Quelqu’un qu’on ne voit pas lance « Le terrain sera inévitablement recouvert, dans les années à venir. C’est débile voire criminel de construire à cet endroit. » La foule comme s’imprégnant de ce sursaut de révolte, solidaire et hostile.

« Cher Monsieur, à qui ai-je l’honneur, vous ne vous êtes pas présenté.  Mouvement de foule pour laisser la caméra filmer le visage de celui qui vient de parler. Cher Monsieur, pas plus débile, comme vous dites, que là où est située votre maison qui elle n’a pas été construite en tenant compte de l’évolution du niveau de la mer. Et une étude a été mandatée afin d’évaluer les risques et prendre toutes les mesures nécessaires. Nous ne monterons pas plus haut que R+3, ce qui en rapport au terrain disponible, ne représente pas une densification importante. Nous avons étudié le projet avec le maire. Il est furieux qu’on l’accuse de vouloir tout bétonner. »

« Il est où d’ailleurs ? Il n’a pas les couilles pour venir nous parler, marmonne le vieux Léon. » Pas assez bas pour que ses paroles échappent à la journaliste.

« Où est-il, demande la journaliste, où est Monsieur le Maire, au moment où a lieu cette importante réunion entre le promoteur du projet et les habitants du quartier. »

Un bruit de voiture. Tous les visages se tournent dans la direction du moteur. C’est le maire qui arrive. Il ne roule pas à l’électrique. Ecolo, mais pas fou. En retard comme d’habitude. Comme besoin de faire une entrée remarquée. Arriver dans le vif du sujet. Ennuyé par la mise en place du dispositif. Il n’a pas que ça à faire. Les gens ici n’y voient qu’un manque de respect. Il a pourtant été réélu. La preuve que lui aussi possède l’art de serrer les mains. Des années que l’opposition essaie de lui souffler la place.

Lui il est resté en dehors du cercle. A l’arrière. Il les observe. Evalue chacun d’eux. Il sait qu’il a trouvé un moyen de se renseigner à propos de celle qu’il nomme la photographe. Il apprendra où ils ont enfermé le sourd muet. Et il connaît le langage qui n’a pas besoin de parole. Il reprend espoir.

A propos de Anne Dejardin

Projet en cours "Le nom qu'on leur a donné..." Résidences secondaires d'une station balnéaire de la Manche. Sur le blog L'impermanence des traces : https://annedejardin.com. Né ici à partir du cycle«Photographies». Et les prolongations avec un texte pour chaque nom qui dévoile un bout de leur histoire. Avec audios et vidéos, parce que des auteurs ou comédiens ont accepté de lire ces textes, l'énergie que donnent leurs voix. Merci. Voir aussi sur Youtube.
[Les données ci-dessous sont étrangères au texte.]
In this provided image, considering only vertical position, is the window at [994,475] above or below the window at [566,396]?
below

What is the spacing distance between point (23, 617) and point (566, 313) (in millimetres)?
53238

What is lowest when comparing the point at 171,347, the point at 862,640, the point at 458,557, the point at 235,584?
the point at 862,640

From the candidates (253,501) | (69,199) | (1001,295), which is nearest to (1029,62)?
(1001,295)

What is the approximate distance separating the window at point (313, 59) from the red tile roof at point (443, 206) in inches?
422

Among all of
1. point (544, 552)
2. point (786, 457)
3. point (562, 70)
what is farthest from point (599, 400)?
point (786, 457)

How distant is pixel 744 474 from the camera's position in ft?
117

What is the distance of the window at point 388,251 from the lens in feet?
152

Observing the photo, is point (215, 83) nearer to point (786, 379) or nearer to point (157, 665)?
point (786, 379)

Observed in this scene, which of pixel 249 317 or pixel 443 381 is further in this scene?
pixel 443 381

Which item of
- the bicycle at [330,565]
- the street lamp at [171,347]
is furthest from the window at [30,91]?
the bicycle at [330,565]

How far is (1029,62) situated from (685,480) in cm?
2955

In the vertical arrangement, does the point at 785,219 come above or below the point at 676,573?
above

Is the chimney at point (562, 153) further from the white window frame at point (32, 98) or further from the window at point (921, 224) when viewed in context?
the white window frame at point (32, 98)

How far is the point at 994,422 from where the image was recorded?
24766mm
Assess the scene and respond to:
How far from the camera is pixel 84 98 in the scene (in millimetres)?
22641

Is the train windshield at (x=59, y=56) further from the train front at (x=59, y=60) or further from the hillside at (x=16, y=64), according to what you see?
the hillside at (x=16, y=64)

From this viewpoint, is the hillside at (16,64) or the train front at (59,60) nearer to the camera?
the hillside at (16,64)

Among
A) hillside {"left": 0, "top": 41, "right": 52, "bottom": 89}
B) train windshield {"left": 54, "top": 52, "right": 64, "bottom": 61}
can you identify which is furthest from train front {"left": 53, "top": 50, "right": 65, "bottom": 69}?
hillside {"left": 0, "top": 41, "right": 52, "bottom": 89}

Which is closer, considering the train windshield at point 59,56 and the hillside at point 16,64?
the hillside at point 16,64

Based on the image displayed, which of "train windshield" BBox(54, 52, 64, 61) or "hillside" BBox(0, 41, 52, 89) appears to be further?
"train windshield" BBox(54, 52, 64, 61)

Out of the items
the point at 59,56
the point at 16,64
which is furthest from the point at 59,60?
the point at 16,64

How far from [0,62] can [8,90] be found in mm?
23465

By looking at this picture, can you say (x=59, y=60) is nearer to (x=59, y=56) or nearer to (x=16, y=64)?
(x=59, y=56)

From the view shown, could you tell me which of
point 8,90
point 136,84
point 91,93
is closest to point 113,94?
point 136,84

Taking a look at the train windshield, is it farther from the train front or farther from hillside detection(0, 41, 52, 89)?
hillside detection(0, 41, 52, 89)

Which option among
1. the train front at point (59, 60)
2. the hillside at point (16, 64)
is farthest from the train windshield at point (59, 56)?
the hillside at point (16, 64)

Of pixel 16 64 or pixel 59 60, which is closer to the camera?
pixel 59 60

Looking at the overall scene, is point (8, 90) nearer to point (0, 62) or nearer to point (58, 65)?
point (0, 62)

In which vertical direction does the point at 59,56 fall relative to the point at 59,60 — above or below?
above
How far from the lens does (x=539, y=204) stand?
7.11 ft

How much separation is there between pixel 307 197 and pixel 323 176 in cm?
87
3 commentaires à propos de “#été 2023 #05 | Réunion de quartier. Deux versions”

  1. Peut-être intéressant de découvrir la version longue, même si cette version se lit d’un trait, la scène, tous ses protagonistes, les oppositions de classes, la réussite… bien senti l’homme hardi : « ben tu n’auras qu’à y aller et à lui dire à l’autre tout ce que tu n’arrêtes pas de me répéter »

  2. ça tient parfaitement la route
    toujours ton art des détails à la Sarraute « ah mes chaussures vont être foutues » ou « elle le trouve bel homme », ce qui prête à sourire
    superbe je trouve… et très équilibré en fait dans cette version…
    merci Anne

  3. « C’est vrai qu’ici il faudrait avoir constamment son dressing à portée de mains pour être vêtu en adéquation avec le temps. »
    Grand plaisir de lecture. On y est dans ces échanges ponctués de phrases qui me séduisent dans leur simplicité et qui collent à la vie.